Roads and streets continue to dominate the conversation around city hall.  
The recent discussions about the wheel tax, the decision by the Indiana Department of Transportation to upgrade U.S. 30 sometime into the future, building a new road to access the Warsaw Tech Park, and the Husky Trail and Market Street reconstruction projects are central to the discussions. But most critical is the underfunding of the maintenance of our city streets and alleyways.
In addition to the age of our roads, the harsh winters with large temperature swings accentuate their degradation. I am not a road expert but our city is blessed with experts that can plan, engineer, construct, drain and solve the aging problems of our 124 miles of our roads and alleyways.

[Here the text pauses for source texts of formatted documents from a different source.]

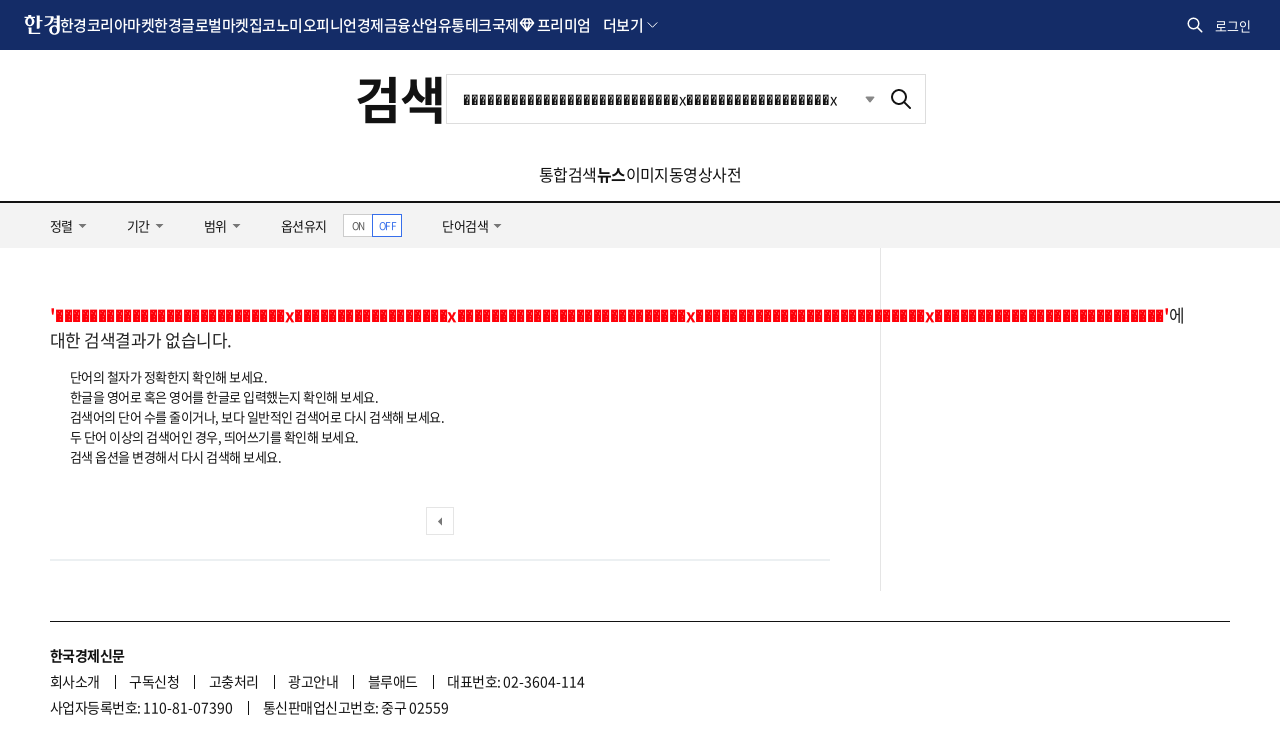

--- FILE ---
content_type: text/html; charset=utf-8
request_url: https://www.google.com/recaptcha/api2/aframe
body_size: 265
content:
<!DOCTYPE HTML><html><head><meta http-equiv="content-type" content="text/html; charset=UTF-8"></head><body><script nonce="acqzgN0tCkqn-LoHKd8hqg">/** Anti-fraud and anti-abuse applications only. See google.com/recaptcha */ try{var clients={'sodar':'https://pagead2.googlesyndication.com/pagead/sodar?'};window.addEventListener("message",function(a){try{if(a.source===window.parent){var b=JSON.parse(a.data);var c=clients[b['id']];if(c){var d=document.createElement('img');d.src=c+b['params']+'&rc='+(localStorage.getItem("rc::a")?sessionStorage.getItem("rc::b"):"");window.document.body.appendChild(d);sessionStorage.setItem("rc::e",parseInt(sessionStorage.getItem("rc::e")||0)+1);localStorage.setItem("rc::h",'1769286194446');}}}catch(b){}});window.parent.postMessage("_grecaptcha_ready", "*");}catch(b){}</script></body></html>

--- FILE ---
content_type: application/javascript; charset=utf-8
request_url: https://fundingchoicesmessages.google.com/f/AGSKWxW2SfPK51jjel5J5PhjHoINvlYlBeI7EHKpdBPOl6FvRM2MuOAA7s1zYXWUL5wNoZ20izNfmrUrd3lgvdzvkQAZm5ybq4eiT4984CpDFAa9ZF1vELCruekl8AqHp7rVHZYUJqsGpXpIM5KyNLvY2kLWdfefp2od1EaIF6GfOQLlqQOzFUTC2WMuJpFp/__radio_ad_?handler=ads&/ml9pagepeel./adcast_/badge_ad_
body_size: -1289
content:
window['3581795b-978a-43e7-9a26-40e79a63d3c2'] = true;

We also utilize project design and engineering firms, when necessary, to help us with more complex road reconstruction issues.
What I can tell you is this: “Mill and fill” resurfacing is the most commonly utilized method to improve appearance and smoothness of the road while also sealing off and protecting the road base, which can deteriorate rapidly if exposed. It typically involves the top 2 inches of road surface. It is also expensive. As petroleum costs have skyrocketed, the cost of the petroleum based asphalt has also skyrocketed. This summer, the city resurfaced a long section of North Lake Street, Hickory Street, Frontage Road, Ranch Road, one more project if the weather cooperates, and set aside a portion for 2015 Market Street. We spent our entire road maintenance budget to do those projects with revenue from the state gasoline tax.
If the price of petroleum continues to edge down, asphalt prices may follow suit and allow us to resurface more roadways next summer. It may also stimulate more gasoline tax revenues through increased sales. The major local resurfacing project in 2015 will be Market Street from Argonne Road to east of Bronson Street.  We will also add more “mill and fill” projects as wheel tax revenue distributions become available.
Pavement typically needs retreatment every 10 years, depending on traffic volume and weather. The funding necessary to meet the 10-year cycle of “mill and fill” road restoration for all of our roads, is around $2 million a year. Current annual road funding, along with the additional revenue of the recently passed county wheel tax, won’t meet even one half of that total. A very large gap continues to exist. It becomes a challenge to just to keep up.
As a means of closing that funding gap, the city initiated a pilot program of pavement restoration that was just completed on La Vista Drive. The process involves a course of slurry and fine stone with a topcoat seal that chemically hardens. It fills widespread surface defects and restores the surface coat that protects the road base. It is about 40 percent of the cost of “mill and fill” and restores a sealed finish to the road.
We know the process is not as “gratifying” to the motorists as a smooth new blacktop and the process isn’t as “crisp.” We will weigh the pros and cons of the process, evaluate the performance of this method and then decide if this particular method will be used in the future. The end goal is to prevent road failure that requires much more expensive reconstruction. Please understand our goal is to do the most with what we have. I much appreciate your patience as we work to protect our roadways.